Request A
List every line in the records that contains the string "pine".
★ ★ ★ ★ ★
# Pictures of Shiva



## Chrome (Feb 17, 2007)

My friend was using her in a a photograpghy project on some roses I have

thought id share!


----------



## Rick (Feb 17, 2007)

Looks like its a male. :lol:


----------



## padkison (Feb 17, 2007)

An Orchid Mantis on that black rose would be a nice contrast.


----------



## Chrome (Feb 17, 2007)

> Looks like its a male. :lol:


Really? usually her body is curled up but not in these pics and I was told its a female.


----------



## yen_saw (Feb 18, 2007)

Yes it appears to be a sub-subadult male Asian Giant mantis.



> An Orchid Mantis on that black rose would be a nice contrast.


Agree!! Especially a large subadult female sitting on top of it.


----------



## Rick (Feb 18, 2007)

> > Looks like its a male. :lol:
> 
> 
> Really? usually her body is curled up but not in these pics and I was told its a female.


Last segment of the abdomen is small indicating a male. Thats the best way to tell on a nymph. Adults are very easy to sex.


----------



## Chrome (Feb 18, 2007)

well! Now I know! its a male lol. Anything else you can tell me about him? Is he close to moulting? How long will it take for him to be an adult?


----------



## yen_saw (Feb 18, 2007)

He will most likely need 2 more molts to be an adult. You will know he is about to molt when he refused to take more food, do not leave food like crickets with him when he is about to molt. It will probably take him another 4-6 weeks to become an adult depending on the temperature and food supply. Good luck!


----------
★ ★ ★ ★ ★
Request B
In the forum thread, how many more molts does yen_saw say the mantis will most likely need before becoming an adult?

[Rows from a spatial reasoning dataset]
★ ★ ★ ★ ★
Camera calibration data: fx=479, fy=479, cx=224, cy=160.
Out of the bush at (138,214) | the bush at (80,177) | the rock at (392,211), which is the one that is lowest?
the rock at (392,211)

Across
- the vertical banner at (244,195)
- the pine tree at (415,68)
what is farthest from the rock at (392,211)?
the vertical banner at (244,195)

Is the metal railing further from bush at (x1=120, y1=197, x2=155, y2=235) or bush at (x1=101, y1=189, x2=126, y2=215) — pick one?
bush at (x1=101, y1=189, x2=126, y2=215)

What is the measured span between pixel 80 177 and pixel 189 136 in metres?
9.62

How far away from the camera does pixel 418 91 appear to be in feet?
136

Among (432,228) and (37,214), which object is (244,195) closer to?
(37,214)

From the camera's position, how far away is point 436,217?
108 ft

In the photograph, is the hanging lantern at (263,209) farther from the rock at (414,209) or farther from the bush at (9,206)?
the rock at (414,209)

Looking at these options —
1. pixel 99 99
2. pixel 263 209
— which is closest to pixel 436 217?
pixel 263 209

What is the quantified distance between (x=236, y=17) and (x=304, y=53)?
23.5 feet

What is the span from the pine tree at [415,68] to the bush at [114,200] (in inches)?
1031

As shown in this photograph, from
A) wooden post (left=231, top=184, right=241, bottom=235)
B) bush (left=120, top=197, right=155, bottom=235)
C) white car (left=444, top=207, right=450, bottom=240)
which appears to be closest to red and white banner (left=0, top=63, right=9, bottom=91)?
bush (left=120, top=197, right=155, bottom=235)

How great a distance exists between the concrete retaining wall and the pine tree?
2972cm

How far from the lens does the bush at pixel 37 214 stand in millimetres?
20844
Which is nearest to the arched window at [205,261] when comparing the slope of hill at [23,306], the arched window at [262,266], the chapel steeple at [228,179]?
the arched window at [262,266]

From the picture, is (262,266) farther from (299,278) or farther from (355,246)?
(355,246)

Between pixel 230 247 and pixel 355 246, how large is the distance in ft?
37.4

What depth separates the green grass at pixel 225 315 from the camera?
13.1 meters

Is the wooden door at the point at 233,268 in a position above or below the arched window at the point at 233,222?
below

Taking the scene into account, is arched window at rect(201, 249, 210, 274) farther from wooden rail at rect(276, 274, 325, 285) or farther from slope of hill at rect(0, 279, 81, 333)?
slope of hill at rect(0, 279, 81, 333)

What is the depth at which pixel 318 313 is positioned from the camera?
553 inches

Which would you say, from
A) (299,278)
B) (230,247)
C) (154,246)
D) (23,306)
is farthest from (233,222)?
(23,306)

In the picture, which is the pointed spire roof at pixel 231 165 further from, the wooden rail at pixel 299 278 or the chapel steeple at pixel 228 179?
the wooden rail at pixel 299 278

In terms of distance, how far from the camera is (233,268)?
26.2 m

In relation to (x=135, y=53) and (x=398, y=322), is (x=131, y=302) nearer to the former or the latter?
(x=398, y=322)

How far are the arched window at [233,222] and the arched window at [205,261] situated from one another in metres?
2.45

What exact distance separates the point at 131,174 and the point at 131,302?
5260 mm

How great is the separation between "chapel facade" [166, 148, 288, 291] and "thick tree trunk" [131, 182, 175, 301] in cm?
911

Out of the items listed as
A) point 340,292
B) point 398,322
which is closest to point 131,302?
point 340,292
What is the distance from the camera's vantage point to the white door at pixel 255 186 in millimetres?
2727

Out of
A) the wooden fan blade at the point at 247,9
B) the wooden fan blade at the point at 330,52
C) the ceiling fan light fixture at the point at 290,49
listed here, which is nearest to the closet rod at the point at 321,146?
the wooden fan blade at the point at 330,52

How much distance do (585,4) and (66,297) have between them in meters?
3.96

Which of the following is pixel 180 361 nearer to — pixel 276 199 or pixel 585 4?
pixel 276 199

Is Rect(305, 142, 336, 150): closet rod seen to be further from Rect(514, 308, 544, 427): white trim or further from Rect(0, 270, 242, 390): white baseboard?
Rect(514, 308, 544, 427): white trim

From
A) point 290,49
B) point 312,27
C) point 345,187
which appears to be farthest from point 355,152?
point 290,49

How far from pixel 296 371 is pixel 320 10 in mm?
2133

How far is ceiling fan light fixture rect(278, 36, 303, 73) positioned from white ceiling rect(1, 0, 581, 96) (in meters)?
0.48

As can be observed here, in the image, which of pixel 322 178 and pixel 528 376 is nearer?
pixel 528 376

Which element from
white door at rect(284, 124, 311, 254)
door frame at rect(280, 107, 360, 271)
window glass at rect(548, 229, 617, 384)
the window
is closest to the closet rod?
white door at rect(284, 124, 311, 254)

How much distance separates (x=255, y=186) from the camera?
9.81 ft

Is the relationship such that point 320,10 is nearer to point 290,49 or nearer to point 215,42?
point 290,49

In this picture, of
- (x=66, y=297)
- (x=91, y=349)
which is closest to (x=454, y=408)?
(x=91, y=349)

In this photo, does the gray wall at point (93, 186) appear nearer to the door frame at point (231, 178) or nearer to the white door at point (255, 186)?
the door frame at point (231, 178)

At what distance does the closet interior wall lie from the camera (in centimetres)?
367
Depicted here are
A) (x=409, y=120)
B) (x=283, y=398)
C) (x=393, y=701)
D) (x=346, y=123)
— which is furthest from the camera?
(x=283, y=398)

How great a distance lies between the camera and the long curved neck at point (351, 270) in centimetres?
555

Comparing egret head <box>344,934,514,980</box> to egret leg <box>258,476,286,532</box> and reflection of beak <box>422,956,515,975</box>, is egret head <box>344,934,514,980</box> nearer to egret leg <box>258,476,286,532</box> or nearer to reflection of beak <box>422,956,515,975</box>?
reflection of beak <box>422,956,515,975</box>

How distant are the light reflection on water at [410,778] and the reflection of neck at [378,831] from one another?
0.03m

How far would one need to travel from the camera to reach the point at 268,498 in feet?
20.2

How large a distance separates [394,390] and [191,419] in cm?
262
★ ★ ★ ★ ★
Task output A
- the pine tree at (415,68)
What is the span from the pine tree at [415,68] to the bush at [114,200] (in inches)?
How great a distance exists between the concrete retaining wall and the pine tree?

Task output B
Two more molts.